Jeudi 17 juin dernier, près de 150 compatriotes ont fait le déplacement pour un pied de grue à la fonction Publique. Il s’agit des agents du Bureau d’Enquêtes des Incidents et Accidents d’Aviation (BEIAA), lesquels reprochent au ministre des Transports, Brice Constant Paillat de bloquer l’aboutissement de leurs intégrations d’une part, et leur départ en formation déjà financé à hauteur de 340 millions par l’État gabonais d’autre part. Le point de ces écueils dans cette interview avec Serge Olivier Nzikoue, directeur intérimaire du Bureau.
Kongossanews : Monsieur Nzikoue, comment interprétez-vous le sit in de vos agents à la fonction Publique la semaine écoulée ?

_ _ _ _ _ _ _

● Liste des tâches
**a.** Recopiez l'extrait sur le sit-in des agents du BEIAA, en commençant à « Jeudi 17 juin » et en terminant à « semaine écoulée ? ».
**b.** Écrivez la suite de l'extrait sur le sit-in des agents du BEIAA.
Le matériel ci-dessous n'a aucun lien avec l'extrait sur le sit-in des agents du BEIAA.

● Données

_ _ _ _ _ _ _

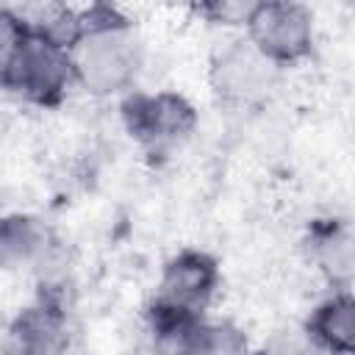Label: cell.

_ _ _ _ _ _ _

● Réponses aux exercices
**a.**
Jeudi 17 juin dernier, près de 150 compatriotes ont fait le déplacement pour un pied de grue à la fonction Publique. Il s’agit des agents du Bureau d’Enquêtes des Incidents et Accidents d’Aviation (BEIAA), lesquels reprochent au ministre des Transports, Brice Constant Paillat de bloquer l’aboutissement de leurs intégrations d’une part, et leur départ en formation déjà financé à hauteur de 340 millions par l’État gabonais d’autre part. Le point de ces écueils dans cette interview avec Serge Olivier Nzikoue, directeur intérimaire du Bureau.
Kongossanews : Monsieur Nzikoue, comment interprétez-vous le sit in de vos agents à la fonction Publique la semaine écoulée ?

**b.**
Serge Olivier Nzikoue : Ce qui s’est passé à la fonction Publique jeudi dernier est juste regrettable. On ne peut pas s’employer autant à embêter ses compatriotes. Les agents du Bureau d’Enquêtes sont déjà utilisés par l’État gabonais. Mieux, le même gouvernement a consenti à leur débloquer une enveloppe de 340 millions pour leur formation dans le domaine de l’aéronautique, conformément aux recommandations de l’Organisation de l’aviation civile internationale (OACI). Mais vous avez un ministre qui décide pour on ne sait quelle raison, de tout bloquer.
Ces compatriotes sont à bout et ils ont décidé de se rendre à la fonction Publique pour protester.
Les agents expriment leur ras-le-bol sur l’entrisme du ministre, qui n’a, du point de vue des textes réglementaires en la matière, aucun droit, aucune prérogative sur la gestion du Bureau d’Enquêtes.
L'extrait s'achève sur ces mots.